Background:
3 physical machines, 80 CPUs, 2 NUMA nodes. Each physical machine deploys 2 TiDB servers, 1 PD, and 1 TiKV. The 2 TiDB servers are bound to the 2 NUMA nodes respectively. After conducting tests with sysbench, it was found that binding NUMA resulted in a 19% improvement in QPS and TPS performance under a 10-thread concurrent test. However, as the number of concurrent threads increased, the improvement in QPS and TPS became less significant. When testing with 500 concurrent threads, QPS and TPS even decreased by 1% compared to when NUMA was not bound.
Is this test result reasonable?
How much performance improvement did you observe after binding NUMA?
You only bound the TiDB server, but not PD and TiKV? They should all be bound. Also, you need to check the CPU utilization after 500 concurrent requests.
You mean that each physical machine is mixed with 2 TiDB, 1 PD, and 1 TiKV, and then the 2 NUMA nodes are allocated to TiDB respectively.
When there are 500 concurrent requests, the CPU utilization is only 60%. Is it possible that PD and TiKV have reached their bottleneck? Check their monitoring to see.
To avoid components using CPUs across NUMA nodes. Do you have a load balancer like HAProxy in front of the 6 TiDB servers? You can start by testing with 3 TiDB servers, with PD and TiDB on one NUMA node and TiKV on another NUMA node, and then adjust based on resource conditions.

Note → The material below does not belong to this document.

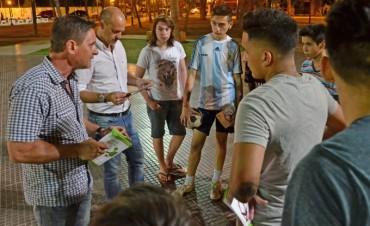 Operativos nocturnos contra el dengue en las plazas de San Fernando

Are there load balancers similar to HAProxy for 6 TiDB servers? ---- Yes, you can access the backend TiDB servers through HAProxy.
The CPU utilization is around 60%, and there is one PD and one TiKV deployed respectively. Why bind NUMA? —> Because two TiDB servers are deployed on one physical machine, and we also want to test how much performance improvement binding NUMA can bring to TiDB.